Ingredients:

  • 3 cups (450g) cold cooked Jasmine or long-grain rice
  • 1 tbsp (15ml) neutral oil (Grapeseed, Avocado, or Canola)
  • 2 large eggs, lightly beaten
  • 1 cup (150g) frozen peas and carrots
  • 3 green onions, white and green parts separated and sliced
  • 2 cloves garlic, minced
  • 1 tsp fresh ginger, grated
  • 2 tbsp (30ml) low-sodium soy sauce
  • 1 tsp (5ml) toasted sesame oil
  • 1/2 tsp white pepper

Instructions:

  1. Take your 3 cups (450g) of cold rice and break up any large clumps with your hands.
  2. Heat the neutral oil in your pan over medium high heat. Pour in the 2 beaten eggs and cook for 45 seconds until just set but still velvety. Remove eggs and set aside.
  3. In the same pan, add the white parts of the green onions, minced garlic, and grated ginger.

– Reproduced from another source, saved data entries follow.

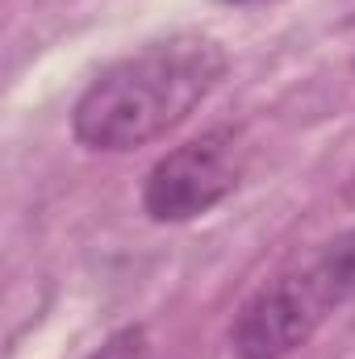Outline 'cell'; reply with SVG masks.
Returning a JSON list of instances; mask_svg holds the SVG:
<instances>
[{"mask_svg":"<svg viewBox=\"0 0 355 359\" xmlns=\"http://www.w3.org/2000/svg\"><path fill=\"white\" fill-rule=\"evenodd\" d=\"M226 76V50L205 34H172L109 63L76 100L72 134L88 151H134L180 121Z\"/></svg>","mask_w":355,"mask_h":359,"instance_id":"1","label":"cell"},{"mask_svg":"<svg viewBox=\"0 0 355 359\" xmlns=\"http://www.w3.org/2000/svg\"><path fill=\"white\" fill-rule=\"evenodd\" d=\"M355 301V230L335 234L309 259L264 280L230 322L239 359H284L314 339V330Z\"/></svg>","mask_w":355,"mask_h":359,"instance_id":"2","label":"cell"},{"mask_svg":"<svg viewBox=\"0 0 355 359\" xmlns=\"http://www.w3.org/2000/svg\"><path fill=\"white\" fill-rule=\"evenodd\" d=\"M230 4H247V0H230Z\"/></svg>","mask_w":355,"mask_h":359,"instance_id":"5","label":"cell"},{"mask_svg":"<svg viewBox=\"0 0 355 359\" xmlns=\"http://www.w3.org/2000/svg\"><path fill=\"white\" fill-rule=\"evenodd\" d=\"M243 176V138L230 126H213L184 147L168 151L142 184V209L155 222H192L222 205Z\"/></svg>","mask_w":355,"mask_h":359,"instance_id":"3","label":"cell"},{"mask_svg":"<svg viewBox=\"0 0 355 359\" xmlns=\"http://www.w3.org/2000/svg\"><path fill=\"white\" fill-rule=\"evenodd\" d=\"M88 359H155V343H151V334L142 326H121Z\"/></svg>","mask_w":355,"mask_h":359,"instance_id":"4","label":"cell"}]
</instances>
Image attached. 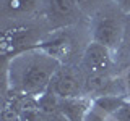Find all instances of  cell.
<instances>
[{"mask_svg":"<svg viewBox=\"0 0 130 121\" xmlns=\"http://www.w3.org/2000/svg\"><path fill=\"white\" fill-rule=\"evenodd\" d=\"M91 105L93 100L88 97L60 99V113L67 121H83Z\"/></svg>","mask_w":130,"mask_h":121,"instance_id":"8992f818","label":"cell"},{"mask_svg":"<svg viewBox=\"0 0 130 121\" xmlns=\"http://www.w3.org/2000/svg\"><path fill=\"white\" fill-rule=\"evenodd\" d=\"M85 73L81 68H73L70 65H62L51 81L49 90L60 99L85 97Z\"/></svg>","mask_w":130,"mask_h":121,"instance_id":"3957f363","label":"cell"},{"mask_svg":"<svg viewBox=\"0 0 130 121\" xmlns=\"http://www.w3.org/2000/svg\"><path fill=\"white\" fill-rule=\"evenodd\" d=\"M89 32H91V40L103 44L111 52H116L124 40L125 24L124 19L116 13L101 10L98 15L93 16Z\"/></svg>","mask_w":130,"mask_h":121,"instance_id":"7a4b0ae2","label":"cell"},{"mask_svg":"<svg viewBox=\"0 0 130 121\" xmlns=\"http://www.w3.org/2000/svg\"><path fill=\"white\" fill-rule=\"evenodd\" d=\"M114 3L119 7V10L125 11V13H130V0H114Z\"/></svg>","mask_w":130,"mask_h":121,"instance_id":"30bf717a","label":"cell"},{"mask_svg":"<svg viewBox=\"0 0 130 121\" xmlns=\"http://www.w3.org/2000/svg\"><path fill=\"white\" fill-rule=\"evenodd\" d=\"M39 5V0H5V11L11 15H28L34 11Z\"/></svg>","mask_w":130,"mask_h":121,"instance_id":"ba28073f","label":"cell"},{"mask_svg":"<svg viewBox=\"0 0 130 121\" xmlns=\"http://www.w3.org/2000/svg\"><path fill=\"white\" fill-rule=\"evenodd\" d=\"M18 121H47L46 113L42 111L36 97H21L18 107Z\"/></svg>","mask_w":130,"mask_h":121,"instance_id":"52a82bcc","label":"cell"},{"mask_svg":"<svg viewBox=\"0 0 130 121\" xmlns=\"http://www.w3.org/2000/svg\"><path fill=\"white\" fill-rule=\"evenodd\" d=\"M112 53L107 47H104L103 44H98L94 40H89L86 47L83 48L81 53V62L80 68L85 73V76L88 74H104L109 73L112 68Z\"/></svg>","mask_w":130,"mask_h":121,"instance_id":"277c9868","label":"cell"},{"mask_svg":"<svg viewBox=\"0 0 130 121\" xmlns=\"http://www.w3.org/2000/svg\"><path fill=\"white\" fill-rule=\"evenodd\" d=\"M62 65L60 60L39 45L21 50L11 56L8 65V87L20 95L38 99L49 90L52 78Z\"/></svg>","mask_w":130,"mask_h":121,"instance_id":"6da1fadb","label":"cell"},{"mask_svg":"<svg viewBox=\"0 0 130 121\" xmlns=\"http://www.w3.org/2000/svg\"><path fill=\"white\" fill-rule=\"evenodd\" d=\"M47 16L54 24H72L78 19L81 10L76 0H46Z\"/></svg>","mask_w":130,"mask_h":121,"instance_id":"5b68a950","label":"cell"},{"mask_svg":"<svg viewBox=\"0 0 130 121\" xmlns=\"http://www.w3.org/2000/svg\"><path fill=\"white\" fill-rule=\"evenodd\" d=\"M101 2H103V0H76L81 13H86V15H91V16L98 15L101 10H103Z\"/></svg>","mask_w":130,"mask_h":121,"instance_id":"9c48e42d","label":"cell"}]
</instances>
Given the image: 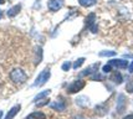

Stir fry for 30 seconds until the aroma fills the room.
  4. Toss in the 1 cup (150g) of frozen peas and carrots. Cook for 2 minutes until bright and tender crisp.
  5. Crank the heat to high and add the cold rice. Fry for 3-4 minutes while tossing constantly until the grains begin to dance and pop.
  6. Drizzle the soy sauce around the perimeter of the pan so it sizzles before hitting the rice. Stir vigorously until every grain is mahogany hued. Add the sesame oil and white pepper.
  7. Return the scrambled eggs to the pan, breaking them into smaller pieces with your spatula.
  8. Turn off the heat. Stir in the green parts of the onions. Toss one last time until the fragrance is intoxicating.